*JOB A*: According to the reflection on the Incarnation, why did God in Christ take on a human nature and live a real human life? Answer in one to three sentences.

God in Christ is God in our meat, in a body, in our flesh.

That God in Christ did this was a total and complete surprise, an unexpected revelation. In fact, it was so surprising that it was not immediately apparent to all those who would meet God in the flesh that this was what God had done and many who met him or heard about his incarnation just couldn’t believe that it was possible. As it was then, so it is now. It’s just so incredible. It’s too beautiful to be true- but it is!

Why God did this is as astounding as that God did this.

God in Christ accepted a human nature and lived a real human life so that we might share in his own divine life. This is his gift, his grace. He has given each of us a human life, but he wants to give us more than what this human life offers. He wants us to share in his divine life, a divine life that opens up possibilities for us that we would not have otherwise.

The early sages of the Church called this gift for us, this grace of the Incarnation a “marvelous exchange”. God accepted from us a human nature so that we could receive from him a share of his divine nature. The purpose and meaning of our existence is revealed to us when we accept this gift.

Just as the Incarnation of God in Christ is a matter of flesh, a matter of body and blood, so also is the gift we receive from God in Christ’s marvelous exchange. The same divine life and presence that was revealed to the world over two thousand years ago, reveals itself to us, gives itself to us as a gift, as a grace in a revelation just as wonderful and mysterious. We call this this revelation the Blessed Sacrament, Holy Communion, the Eucharist of Christ’s Body and Blood.

Over two thousand years ago God in Christ revealed himself to the world in body and in blood, and he extends that revelation to us through the centuries in the Body and Blood of the Blessed Sacrament.

*ENTRIES*:
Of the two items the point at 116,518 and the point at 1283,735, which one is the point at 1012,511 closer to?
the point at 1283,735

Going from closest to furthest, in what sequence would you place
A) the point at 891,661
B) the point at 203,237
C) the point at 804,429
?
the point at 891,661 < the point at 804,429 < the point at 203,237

* * *

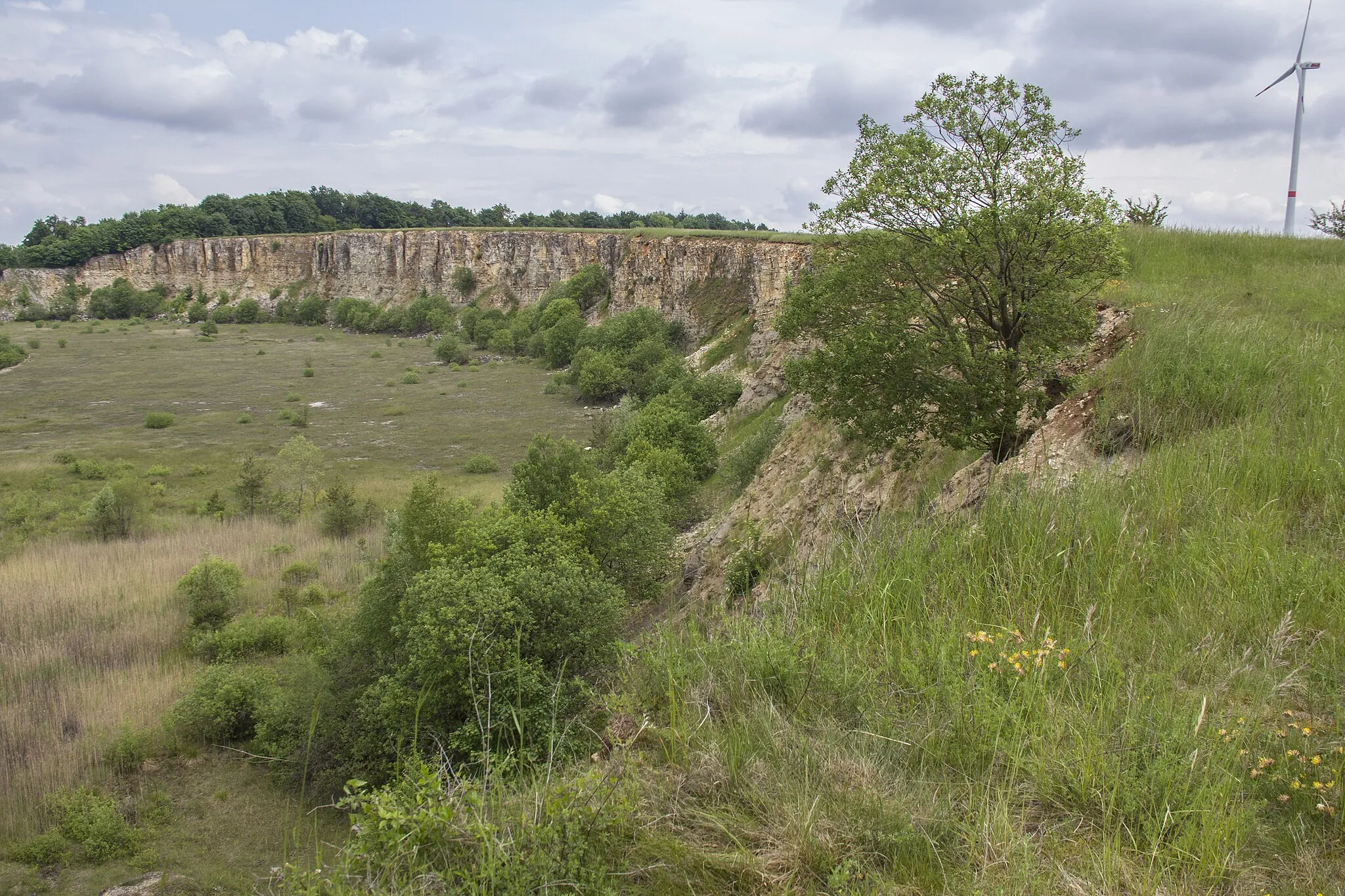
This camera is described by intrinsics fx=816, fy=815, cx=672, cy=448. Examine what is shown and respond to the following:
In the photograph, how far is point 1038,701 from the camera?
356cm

*JOB B*: Pick out every line of the records above that contains the word "from", matching case exactly.

*RIGHT ANSWER A*: God in Christ accepted a human nature and lived a real human life so that we might share in his own divine life. He wants to give us more than this human life offers, a divine life that opens up possibilities we would not otherwise have.

*RIGHT ANSWER B*:
Going from closest to furthest, in what sequence would you place
In the photograph, how far is point 1038,701 from the camera?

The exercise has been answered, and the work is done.